In a word – not much.
Early in 2009, the Tasmanian government promised two reports by the end of June: the results of last summer’s breeding survey in Wielangta Forest and, crucially, a landscape scale ‘strategic species plan’ covering forestry activities in the species’ potential habitat. According to Minister Garrett the strategic plan would ‘progress a more integrated approach to the management and protection’ of the Swift Parrot. Neither document has appeared. It seems that the strategic plan has turned into ‘interim guidelines’ that are not only unpublished but so secret that they can only be extracted from the Tasmanina government through FOI.
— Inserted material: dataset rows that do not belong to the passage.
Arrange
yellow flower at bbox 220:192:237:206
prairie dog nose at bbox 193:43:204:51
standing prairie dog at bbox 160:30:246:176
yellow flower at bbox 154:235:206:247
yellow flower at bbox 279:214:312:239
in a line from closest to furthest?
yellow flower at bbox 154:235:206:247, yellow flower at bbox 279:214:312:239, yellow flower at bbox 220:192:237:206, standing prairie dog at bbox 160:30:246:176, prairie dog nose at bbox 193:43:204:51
In Canberra, the nomination to grade the Swift Parrot as ‘critically endangered’ -- not just endangered -- has not even passed the first hurdle. Minister Garrett will release his ‘priority assessment list’ around the end of August; if the Swift Parrot makes the list, the actual assessment will take another year or more. As for the recovery plan -- three years after it should have been implemented, the 2006-11 recovery plan is not even completed.
It is getting on for a year since the alarm was sounded on the plight of the Swift Parrot, but little has changed. The breeding season starts within weeks but important Swift Parrot breeding habitat in Wielangta, the southern forests, Bruny Island and Tasman Peninsula, and in other places not yet properly surveyed, continues to be open for logging. Now, the onus is also on the NSW government to protect its vital south coast forests, which this winter supported a large proportion of the species’ total population.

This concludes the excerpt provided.